When trying to help on a thread, it is very tempting to dismiss the OP's valid but inefficient approach and just show a better one. It is more useful, I believe, to first help the student get the right answer using their original method and then point out better methods. Otherwise, they never get to understand where they went wrong.

Steiners rule is the parallel axis theorem and another post (#11) has suggested that it plays no part in this problem.

No, that post pointed out that if the idea was to take moments about the point of contact then friction would not feature in the equation.

All of the equations could be made easier by replacing 'k' with 2/5

That's a strange claim. Three keystrokes instead of one? Or maybe 5: (2/5).

 

[Karol]

Now the third question comes. How much did the KE change during sliding?

The loss in KE is the work done by friction:
$$\Delta KE=Work=F\cdot x=mg\mu\cdot x=mg\mu \frac{v_0^2 k}{(1+k)g\mu} \left( 1-\frac{k}{2(1+k)} \right)=\frac{mv_0^2 k}{(1+k)} \left( 1-\frac{k}{2(1+k)} \right)$$

 

[ehild]

The loss in KE is the work done by friction:
$$\Delta KE=Work=F\cdot x=mg\mu\cdot x=mg\mu \frac{v_0^2 k}{(1+k)g\mu} \left( 1-\frac{k}{2(1+k)} \right)=\frac{mv_0^2 k}{(1+k)} \left( 1-\frac{k}{2(1+k)} \right)$$

It is very tempting to calculate the energy loss this way, using Work-Energy Theorem.
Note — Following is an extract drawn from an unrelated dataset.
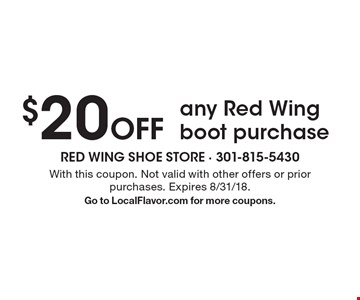 $20 off any Red Wing boot purchase. With this coupon. Not valid with other offers or prior purchases. Expires 8/31/18. Go to LocalFlavor.com for more coupons.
But it is not valid when both force and torque act on a rigid body, changing both the translational and rotational velocity. https://en.wikipedia.org/wiki/Work_(physics)#Work.E2.80.93energy_principle

It is safer to calculate directly the change of KE, including both the translational and rotational one.

 

[ehild]

@lychette:
You addressed me several times and criticised my hints and comments to Karol's work (Posts ##16, 19, 21, 29) You were wrong, and your comments might have confused the OP, and naturally, they annoyed me. I had the impression you did not really follow the thread or misunderstood it . Although your hints for the solution were correct, Karol knew and applied the same method, with mistakes, which were corrected during the thread.
When somebody guides the OP, It is not polite trying to push him/her away. If the helper makes mistakes, it is right to note them, but there were no mistakes in my helping.
As @haruspex pointed out, it is better to help the OP to work according to his/her own way, if it is basically a correct one, and correcting the mistakes, instead of dismissing his/her whole attempt. Helping does not mean that the helper shows how much he/she knows.
At the end when the OP arrived at the solution, you can show your method, or can comment the problem.

 

[Karol]

$$\left\{ \begin {array} {l} \frac{1}{2}mv^2+\frac{1}{2}I_c \omega^2=W \\ \omega r=v \end {array} \right\}~~\rightarrow~~\omega^2=\frac{2W}{mr^2(1+k)}=\frac{2v_0^2k}{(k+1)^2r^2}\left[ 1-\frac{k}{2(k+1)} \right]$$
The reduction in speed:
$$\Delta v=\omega r=\frac{v_0}{k+1}\sqrt{2\left( 1-\frac{k}{2(k+1)} \right)}$$
The initial speed minus Δv should, to my opinion, give v at the end of the sliding phase, which is:
$$v=v_0-at=v_0-g\mu\frac{v_0k}{g\mu(k+1)}=v_0\left[ 1-\frac{k}{k+1} \right]$$
They aren't the same. either i made a mistake in the last line or i don't understand the loss of KE, meaning the reduction in velocity of COM.

 

[ehild]

$$\left\{ \begin {array} {l} \frac{1}{2}mv^2+\frac{1}{2}I_c \omega^2=W \\ \omega r=v \end {array} \right\}~~\rightarrow~~\omega^2=\frac{2W}{mr^2(1+k)}=\frac{2v_0^2k}{(k+1)^2r^2}\left[ 1-\frac{k}{2(k+1)} \right]$$
The reduction in speed:
$$\Delta v=\omega r=\frac{v_0}{k+1}\sqrt{2\left( 1-\frac{k}{2(k+1)} \right)}$$
The initial speed minus Δv should, to my opinion, give v at the end of the sliding phase, which is:
$$v=v_0-at=v_0-g\mu\frac{v_0k}{g\mu(k+1)}=v_0\left[ 1-\frac{k}{k+1} \right]$$
They aren't the same. either i made a mistake in the last line or i don't understand the loss of KE, meaning the reduction in velocity of COM.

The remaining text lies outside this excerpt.